<<<<

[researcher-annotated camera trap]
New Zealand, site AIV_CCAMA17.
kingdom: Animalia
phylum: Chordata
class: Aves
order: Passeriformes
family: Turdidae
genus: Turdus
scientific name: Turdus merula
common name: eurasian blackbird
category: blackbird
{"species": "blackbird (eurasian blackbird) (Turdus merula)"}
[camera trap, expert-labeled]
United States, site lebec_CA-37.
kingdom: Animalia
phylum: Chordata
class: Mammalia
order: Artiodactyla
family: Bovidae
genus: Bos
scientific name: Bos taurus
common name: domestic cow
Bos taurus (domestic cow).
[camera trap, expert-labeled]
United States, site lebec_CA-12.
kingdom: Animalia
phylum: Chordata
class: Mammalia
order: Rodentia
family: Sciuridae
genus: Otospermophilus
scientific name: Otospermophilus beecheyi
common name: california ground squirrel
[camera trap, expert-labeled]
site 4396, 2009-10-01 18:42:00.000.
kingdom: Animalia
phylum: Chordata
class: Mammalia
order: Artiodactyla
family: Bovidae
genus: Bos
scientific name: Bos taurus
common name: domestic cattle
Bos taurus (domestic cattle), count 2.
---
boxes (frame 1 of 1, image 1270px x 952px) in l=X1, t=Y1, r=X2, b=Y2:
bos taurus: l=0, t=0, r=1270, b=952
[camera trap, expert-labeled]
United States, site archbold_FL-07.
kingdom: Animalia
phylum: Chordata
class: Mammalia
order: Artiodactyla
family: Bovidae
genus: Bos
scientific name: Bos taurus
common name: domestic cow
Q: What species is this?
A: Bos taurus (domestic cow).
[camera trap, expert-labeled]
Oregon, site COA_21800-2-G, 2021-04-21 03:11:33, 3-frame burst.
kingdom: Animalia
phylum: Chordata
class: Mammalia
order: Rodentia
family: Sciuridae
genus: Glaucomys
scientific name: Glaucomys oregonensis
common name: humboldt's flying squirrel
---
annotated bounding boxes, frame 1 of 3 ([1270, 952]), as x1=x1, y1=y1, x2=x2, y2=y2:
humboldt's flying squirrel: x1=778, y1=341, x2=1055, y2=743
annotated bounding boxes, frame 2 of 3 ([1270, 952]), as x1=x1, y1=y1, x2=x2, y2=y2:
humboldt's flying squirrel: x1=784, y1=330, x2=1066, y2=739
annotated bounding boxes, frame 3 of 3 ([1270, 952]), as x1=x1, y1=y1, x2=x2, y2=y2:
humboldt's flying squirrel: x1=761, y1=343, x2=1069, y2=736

>>>>

[Exercise brief] Once you have read the entries, repeat them all exactly.

[Result of the exercise]
[researcher-annotated camera trap]
New Zealand, site AIV_CCAMA17.
kingdom: Animalia
phylum: Chordata
class: Aves
order: Passeriformes
family: Turdidae
genus: Turdus
scientific name: Turdus merula
common name: eurasian blackbird
category: blackbird
{"species": "blackbird (eurasian blackbird) (Turdus merula)"}
[camera trap, expert-labeled]
United States, site lebec_CA-37.
kingdom: Animalia
phylum: Chordata
class: Mammalia
order: Artiodactyla
family: Bovidae
genus: Bos
scientific name: Bos taurus
common name: domestic cow
Bos taurus (domestic cow).
[camera trap, expert-labeled]
United States, site lebec_CA-12.
kingdom: Animalia
phylum: Chordata
class: Mammalia
order: Rodentia
family: Sciuridae
genus: Otospermophilus
scientific name: Otospermophilus beecheyi
common name: california ground squirrel
[camera trap, expert-labeled]
site 4396, 2009-10-01 18:42:00.000.
kingdom: Animalia
phylum: Chordata
class: Mammalia
order: Artiodactyla
family: Bovidae
genus: Bos
scientific name: Bos taurus
common name: domestic cattle
Bos taurus (domestic cattle), count 2.
---
boxes (frame 1 of 1, image 1270px x 952px) in l=X1, t=Y1, r=X2, b=Y2:
bos taurus: l=0, t=0, r=1270, b=952
[camera trap, expert-labeled]
United States, site archbold_FL-07.
kingdom: Animalia
phylum: Chordata
class: Mammalia
order: Artiodactyla
family: Bovidae
genus: Bos
scientific name: Bos taurus
common name: domestic cow
Q: What species is this?
A: Bos taurus (domestic cow).
[camera trap, expert-labeled]
Oregon, site COA_21800-2-G, 2021-04-21 03:11:33, 3-frame burst.
kingdom: Animalia
phylum: Chordata
class: Mammalia
order: Rodentia
family: Sciuridae
genus: Glaucomys
scientific name: Glaucomys oregonensis
common name: humboldt's flying squirrel
---
annotated bounding boxes, frame 1 of 3 ([1270, 952]), as x1=x1, y1=y1, x2=x2, y2=y2:
humboldt's flying squirrel: x1=778, y1=341, x2=1055, y2=743
annotated bounding boxes, frame 2 of 3 ([1270, 952]), as x1=x1, y1=y1, x2=x2, y2=y2:
humboldt's flying squirrel: x1=784, y1=330, x2=1066, y2=739
annotated bounding boxes, frame 3 of 3 ([1270, 952]), as x1=x1, y1=y1, x2=x2, y2=y2:
humboldt's flying squirrel: x1=761, y1=343, x2=1069, y2=736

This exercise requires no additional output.